What is more likely is a difference in how FreeBSD or Linux are using or configuring the hardware. Looking at hardware info in the original post, I'm skeptical about the PCIe SATA host adapter: http://ableconn.com/support_1.php?gid=61
That's an ASM1062 SATA controller, which might be fine, and a JMicron JMB575, which ...might also be fine. Neither of those are generally recommended for FreeNAS. If possible, I would connect the drive to be tested to a motherboard SATA port, then test it. If it completes the tests, problem located.

Your suspicions are quite logical -- third-party hardware is always deserving of a skeptical glance.

However, my main zpool (5x10TB WD Golds) actually is connected to the motherboard (it's mentioned in my sig, but it's a small detail among much other info). So the card can't be the cause.

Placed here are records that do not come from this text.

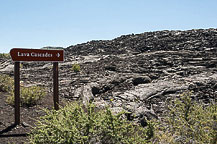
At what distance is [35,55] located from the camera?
24.5 ft

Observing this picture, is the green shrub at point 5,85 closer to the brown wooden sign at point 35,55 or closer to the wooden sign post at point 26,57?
the wooden sign post at point 26,57

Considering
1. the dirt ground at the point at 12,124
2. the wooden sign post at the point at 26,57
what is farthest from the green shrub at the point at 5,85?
the wooden sign post at the point at 26,57

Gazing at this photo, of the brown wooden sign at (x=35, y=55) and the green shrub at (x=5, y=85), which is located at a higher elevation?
the brown wooden sign at (x=35, y=55)

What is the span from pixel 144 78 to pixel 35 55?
7242mm

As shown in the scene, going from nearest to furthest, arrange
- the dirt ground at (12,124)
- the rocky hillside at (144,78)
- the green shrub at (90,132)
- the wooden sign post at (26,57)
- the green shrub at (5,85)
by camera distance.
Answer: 1. the green shrub at (90,132)
2. the dirt ground at (12,124)
3. the wooden sign post at (26,57)
4. the rocky hillside at (144,78)
5. the green shrub at (5,85)

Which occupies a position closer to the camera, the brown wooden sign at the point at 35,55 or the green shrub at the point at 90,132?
the green shrub at the point at 90,132

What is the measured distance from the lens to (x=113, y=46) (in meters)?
26.4

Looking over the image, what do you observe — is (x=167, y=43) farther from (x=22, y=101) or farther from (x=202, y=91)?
(x=22, y=101)

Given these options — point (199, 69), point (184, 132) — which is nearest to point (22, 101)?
point (184, 132)

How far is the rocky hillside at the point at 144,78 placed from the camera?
35.1 feet

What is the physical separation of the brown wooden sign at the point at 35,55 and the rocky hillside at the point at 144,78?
2.42 m

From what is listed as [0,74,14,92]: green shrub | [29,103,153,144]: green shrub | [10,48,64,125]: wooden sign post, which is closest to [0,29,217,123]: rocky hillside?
[10,48,64,125]: wooden sign post

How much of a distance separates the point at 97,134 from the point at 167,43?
19435mm

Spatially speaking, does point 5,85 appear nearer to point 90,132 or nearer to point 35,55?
point 35,55
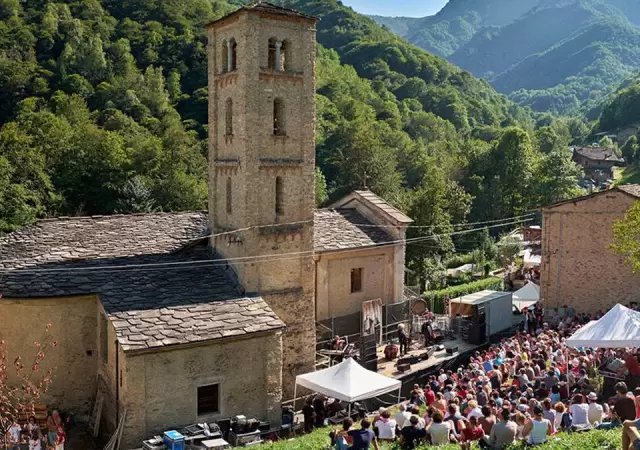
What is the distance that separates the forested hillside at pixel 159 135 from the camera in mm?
52875

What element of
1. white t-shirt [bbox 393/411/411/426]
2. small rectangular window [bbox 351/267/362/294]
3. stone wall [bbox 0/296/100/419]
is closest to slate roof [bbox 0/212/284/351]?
stone wall [bbox 0/296/100/419]

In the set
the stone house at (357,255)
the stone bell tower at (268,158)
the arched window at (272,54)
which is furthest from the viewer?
the stone house at (357,255)

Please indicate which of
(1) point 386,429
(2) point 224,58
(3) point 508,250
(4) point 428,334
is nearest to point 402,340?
(4) point 428,334

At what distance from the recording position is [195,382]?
19172 millimetres

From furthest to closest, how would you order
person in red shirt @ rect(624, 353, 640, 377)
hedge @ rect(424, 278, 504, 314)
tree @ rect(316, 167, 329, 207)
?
tree @ rect(316, 167, 329, 207) < hedge @ rect(424, 278, 504, 314) < person in red shirt @ rect(624, 353, 640, 377)

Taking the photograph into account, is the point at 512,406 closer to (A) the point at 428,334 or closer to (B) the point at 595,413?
(B) the point at 595,413

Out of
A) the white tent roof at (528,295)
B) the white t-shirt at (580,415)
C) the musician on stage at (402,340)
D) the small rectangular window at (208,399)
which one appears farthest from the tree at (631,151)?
the small rectangular window at (208,399)

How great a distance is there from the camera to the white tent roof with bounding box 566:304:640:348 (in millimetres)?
18562

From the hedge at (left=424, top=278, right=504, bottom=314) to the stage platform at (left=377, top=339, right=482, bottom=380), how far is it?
293 inches

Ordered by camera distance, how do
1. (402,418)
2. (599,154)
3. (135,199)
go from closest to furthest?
(402,418)
(135,199)
(599,154)

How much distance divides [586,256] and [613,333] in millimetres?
16193

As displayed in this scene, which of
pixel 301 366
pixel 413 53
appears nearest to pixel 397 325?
pixel 301 366

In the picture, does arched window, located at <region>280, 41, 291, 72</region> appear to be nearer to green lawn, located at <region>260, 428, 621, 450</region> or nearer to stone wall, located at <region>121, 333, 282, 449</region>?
stone wall, located at <region>121, 333, 282, 449</region>

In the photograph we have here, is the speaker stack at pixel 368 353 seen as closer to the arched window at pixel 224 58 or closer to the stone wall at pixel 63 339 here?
the stone wall at pixel 63 339
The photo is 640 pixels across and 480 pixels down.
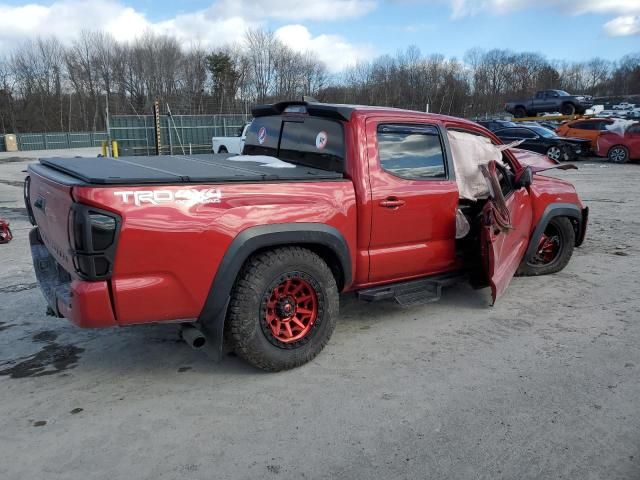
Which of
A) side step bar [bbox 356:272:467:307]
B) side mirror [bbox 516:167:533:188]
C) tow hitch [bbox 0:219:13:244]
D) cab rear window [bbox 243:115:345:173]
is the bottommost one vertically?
tow hitch [bbox 0:219:13:244]

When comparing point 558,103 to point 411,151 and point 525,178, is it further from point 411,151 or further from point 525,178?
point 411,151

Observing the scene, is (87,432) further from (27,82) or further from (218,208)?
(27,82)

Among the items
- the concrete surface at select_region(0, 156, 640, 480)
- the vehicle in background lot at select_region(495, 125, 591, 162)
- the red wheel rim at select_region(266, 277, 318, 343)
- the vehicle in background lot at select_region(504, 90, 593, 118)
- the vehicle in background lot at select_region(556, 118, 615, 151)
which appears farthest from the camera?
the vehicle in background lot at select_region(504, 90, 593, 118)

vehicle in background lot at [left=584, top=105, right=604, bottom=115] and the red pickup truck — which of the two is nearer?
the red pickup truck

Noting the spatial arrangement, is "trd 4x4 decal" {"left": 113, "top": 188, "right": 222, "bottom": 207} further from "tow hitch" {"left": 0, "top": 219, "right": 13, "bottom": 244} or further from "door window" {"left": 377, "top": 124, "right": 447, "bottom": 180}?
"tow hitch" {"left": 0, "top": 219, "right": 13, "bottom": 244}

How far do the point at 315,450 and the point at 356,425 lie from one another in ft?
1.11

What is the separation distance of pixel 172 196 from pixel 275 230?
2.44 feet

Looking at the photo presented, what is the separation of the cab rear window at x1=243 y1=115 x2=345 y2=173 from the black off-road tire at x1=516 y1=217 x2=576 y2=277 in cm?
298

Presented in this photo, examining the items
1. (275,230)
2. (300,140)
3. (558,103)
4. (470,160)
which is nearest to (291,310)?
(275,230)

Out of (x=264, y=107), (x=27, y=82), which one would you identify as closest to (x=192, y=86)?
(x=27, y=82)

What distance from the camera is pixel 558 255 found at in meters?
6.23

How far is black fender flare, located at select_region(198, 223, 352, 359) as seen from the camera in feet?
11.2

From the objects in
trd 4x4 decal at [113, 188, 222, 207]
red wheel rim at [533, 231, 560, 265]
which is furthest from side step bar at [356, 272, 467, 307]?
red wheel rim at [533, 231, 560, 265]

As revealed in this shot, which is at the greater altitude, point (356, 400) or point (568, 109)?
point (568, 109)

Ironically, my secondary zpool, made up of old, beaten-up drives that I really don't care too much about, is what's connected to the Ableconn card, and SMART tests work just fine on them. Go figure.

Finally, beware misleading numbers like that website which claims to show how many machines use FreeBSD to host websites versus Linux. Those numbers might be accurate (although I wonder), but that does not show the full picture. Somewhere around 40-50% of internet traffic is from Netflix servers, although most don't serve websites. Guess which operating system their systems run?

I only mentioned that because what concerns us here isn't traffic flow but number of installed machines, since the issue at hand is apparently compatibility with a wide assortment of hardware. Linux may be messy and chaotic, but it's been about a decade since I've even bothered to look at a Linux hardware compatibility list before buying machines -- 99.99% of hardware just works on Linux. And the rest requires a small bit of work.

FreeBSD obviously is a long way away from that point, unfortunately. And I say unfortunately, because while it's limited in a lot of ways, it's also probably the most stable OS ever made, except perhaps for the system that ran the Space Shuttle's computers. If it weren't for OS upgrades and power outages that outlast my UPS, I'd never have rebooted my FreeNAS install.